§ **GIVEN REQUEST**:
Print word for word the lines from the one that contains "As observable in" through the last line, including both ends, and leave the pictures out.

§ **PROVIDED RECORDS**:
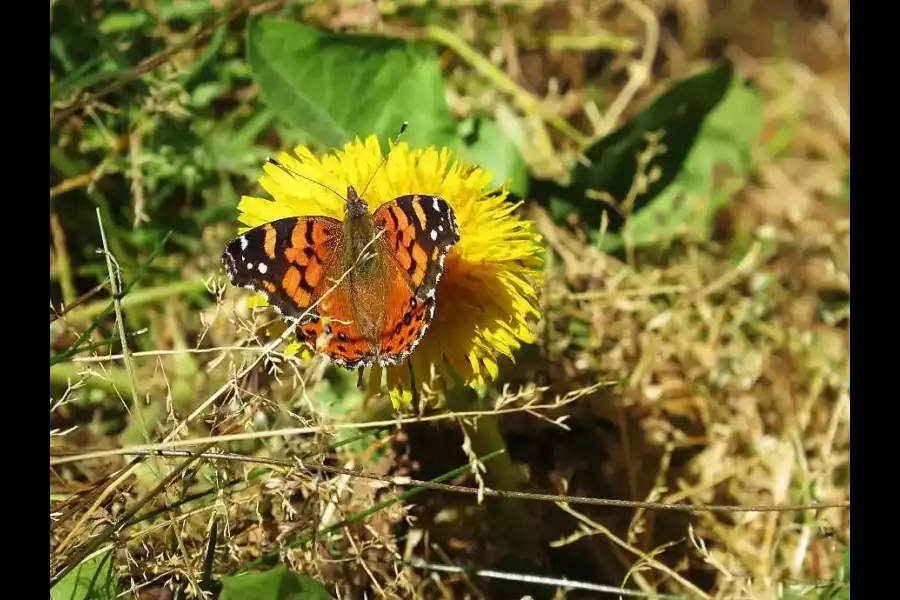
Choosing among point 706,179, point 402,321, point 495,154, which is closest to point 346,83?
point 495,154

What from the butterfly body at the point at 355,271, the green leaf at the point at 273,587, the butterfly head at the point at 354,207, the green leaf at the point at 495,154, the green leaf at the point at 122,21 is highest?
the green leaf at the point at 122,21

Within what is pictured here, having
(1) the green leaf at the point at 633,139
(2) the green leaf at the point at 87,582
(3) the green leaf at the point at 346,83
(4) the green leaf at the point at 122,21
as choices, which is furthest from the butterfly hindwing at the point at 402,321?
(4) the green leaf at the point at 122,21

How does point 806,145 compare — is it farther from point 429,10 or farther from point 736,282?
point 429,10

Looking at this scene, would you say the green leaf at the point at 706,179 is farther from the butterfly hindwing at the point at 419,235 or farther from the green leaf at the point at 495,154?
the butterfly hindwing at the point at 419,235

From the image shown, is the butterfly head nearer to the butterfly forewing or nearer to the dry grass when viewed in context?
the butterfly forewing

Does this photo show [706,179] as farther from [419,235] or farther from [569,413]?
[419,235]

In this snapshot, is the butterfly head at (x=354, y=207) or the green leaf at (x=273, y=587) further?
the butterfly head at (x=354, y=207)

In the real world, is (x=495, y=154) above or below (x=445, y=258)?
above
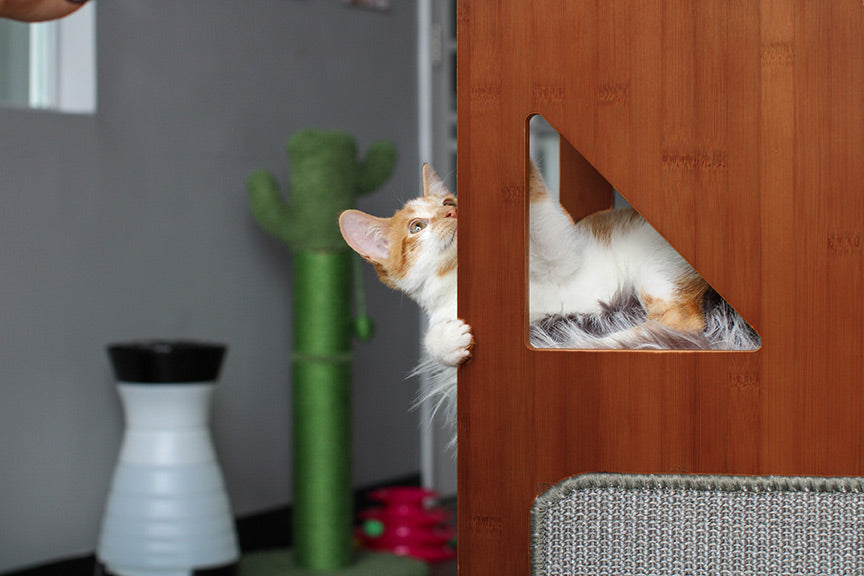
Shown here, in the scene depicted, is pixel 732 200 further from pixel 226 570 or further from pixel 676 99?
pixel 226 570

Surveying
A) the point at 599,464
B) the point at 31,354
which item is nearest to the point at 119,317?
the point at 31,354

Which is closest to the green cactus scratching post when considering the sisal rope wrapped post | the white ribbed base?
the sisal rope wrapped post

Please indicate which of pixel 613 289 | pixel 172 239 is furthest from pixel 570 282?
pixel 172 239

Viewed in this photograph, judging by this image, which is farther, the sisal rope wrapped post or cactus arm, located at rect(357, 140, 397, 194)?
cactus arm, located at rect(357, 140, 397, 194)

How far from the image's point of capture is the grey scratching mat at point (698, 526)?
64 centimetres

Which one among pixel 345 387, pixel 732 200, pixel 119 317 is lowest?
pixel 345 387

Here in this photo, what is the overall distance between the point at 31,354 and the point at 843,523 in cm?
185

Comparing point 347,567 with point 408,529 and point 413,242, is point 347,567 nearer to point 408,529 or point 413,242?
point 408,529

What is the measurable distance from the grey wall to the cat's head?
1.35m

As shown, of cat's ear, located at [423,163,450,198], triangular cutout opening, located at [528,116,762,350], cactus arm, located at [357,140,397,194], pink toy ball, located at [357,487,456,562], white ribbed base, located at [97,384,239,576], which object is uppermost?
cactus arm, located at [357,140,397,194]

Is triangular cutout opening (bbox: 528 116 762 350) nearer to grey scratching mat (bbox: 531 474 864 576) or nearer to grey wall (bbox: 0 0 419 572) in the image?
grey scratching mat (bbox: 531 474 864 576)

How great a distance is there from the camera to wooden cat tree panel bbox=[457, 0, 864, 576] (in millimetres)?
633

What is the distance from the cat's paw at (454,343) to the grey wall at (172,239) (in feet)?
5.19

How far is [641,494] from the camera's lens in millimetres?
663
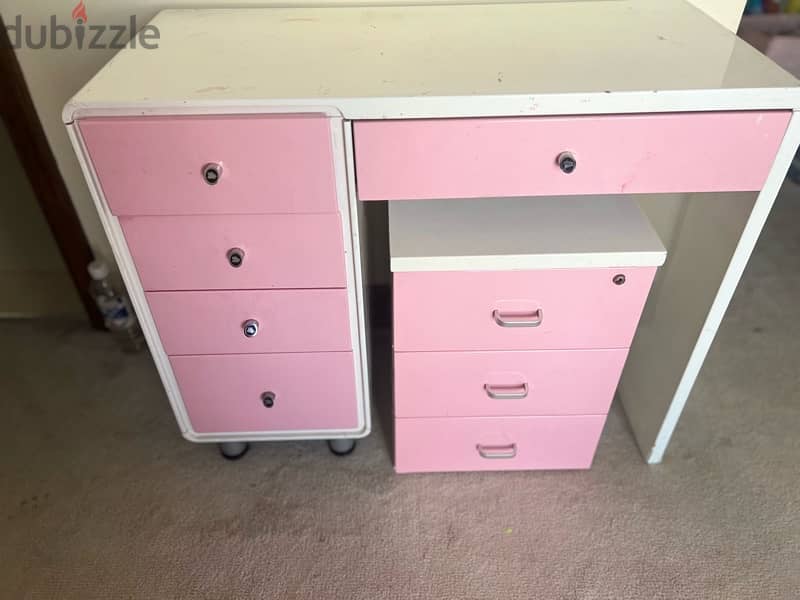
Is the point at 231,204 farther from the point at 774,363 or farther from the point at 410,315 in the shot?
the point at 774,363

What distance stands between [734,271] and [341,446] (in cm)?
85

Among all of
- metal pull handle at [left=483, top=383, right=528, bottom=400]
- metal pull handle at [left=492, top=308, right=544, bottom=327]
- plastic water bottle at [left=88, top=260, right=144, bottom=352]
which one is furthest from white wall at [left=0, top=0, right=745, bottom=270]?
metal pull handle at [left=483, top=383, right=528, bottom=400]

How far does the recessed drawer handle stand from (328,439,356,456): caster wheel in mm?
289

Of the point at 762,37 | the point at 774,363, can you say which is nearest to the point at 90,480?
the point at 774,363

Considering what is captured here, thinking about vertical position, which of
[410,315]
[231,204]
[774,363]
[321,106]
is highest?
[321,106]

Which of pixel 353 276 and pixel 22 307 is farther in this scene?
pixel 22 307

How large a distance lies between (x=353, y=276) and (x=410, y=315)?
0.39 feet

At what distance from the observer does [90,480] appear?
1329mm

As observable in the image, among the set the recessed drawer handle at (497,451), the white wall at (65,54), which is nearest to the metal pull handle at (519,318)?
the recessed drawer handle at (497,451)

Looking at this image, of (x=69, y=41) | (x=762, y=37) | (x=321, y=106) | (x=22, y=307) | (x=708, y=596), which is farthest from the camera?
(x=762, y=37)

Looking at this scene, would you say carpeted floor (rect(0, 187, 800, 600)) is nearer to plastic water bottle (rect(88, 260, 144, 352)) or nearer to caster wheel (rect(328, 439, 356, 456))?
caster wheel (rect(328, 439, 356, 456))

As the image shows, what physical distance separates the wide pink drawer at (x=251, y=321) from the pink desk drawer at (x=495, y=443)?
0.26 m

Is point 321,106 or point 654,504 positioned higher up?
point 321,106

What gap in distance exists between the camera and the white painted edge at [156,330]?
89 cm
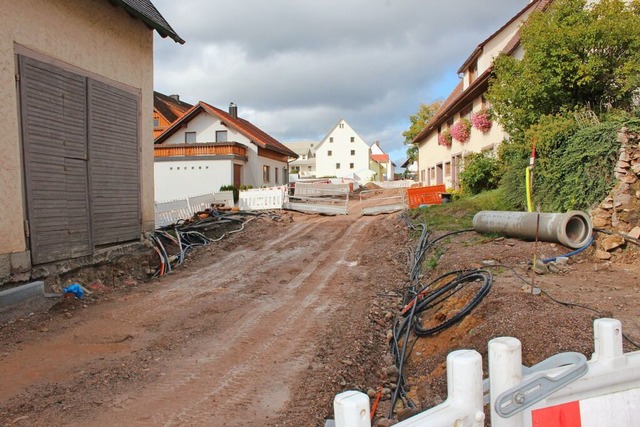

§ **EXERCISE ANSWER**:
As observable in the image, among the set the recessed drawer handle at (497,451), the white wall at (65,54), which is nearest to the metal pull handle at (519,318)?
the recessed drawer handle at (497,451)

Looking at this image, of (x=69, y=41) | (x=762, y=37) | (x=321, y=106) | (x=22, y=307) | (x=708, y=596), which is farthest from the camera?
(x=762, y=37)

Looking at this scene, would you say carpeted floor (rect(0, 187, 800, 600)) is nearer to plastic water bottle (rect(88, 260, 144, 352)) or nearer to caster wheel (rect(328, 439, 356, 456))?
caster wheel (rect(328, 439, 356, 456))

As the image shows, what physical distance separates the wide pink drawer at (x=251, y=321) from the pink desk drawer at (x=495, y=443)?
0.26 m

Is point 321,106 or point 654,504 positioned higher up?
point 321,106

What gap in distance exists between the camera and the white painted edge at [156,330]?
89 cm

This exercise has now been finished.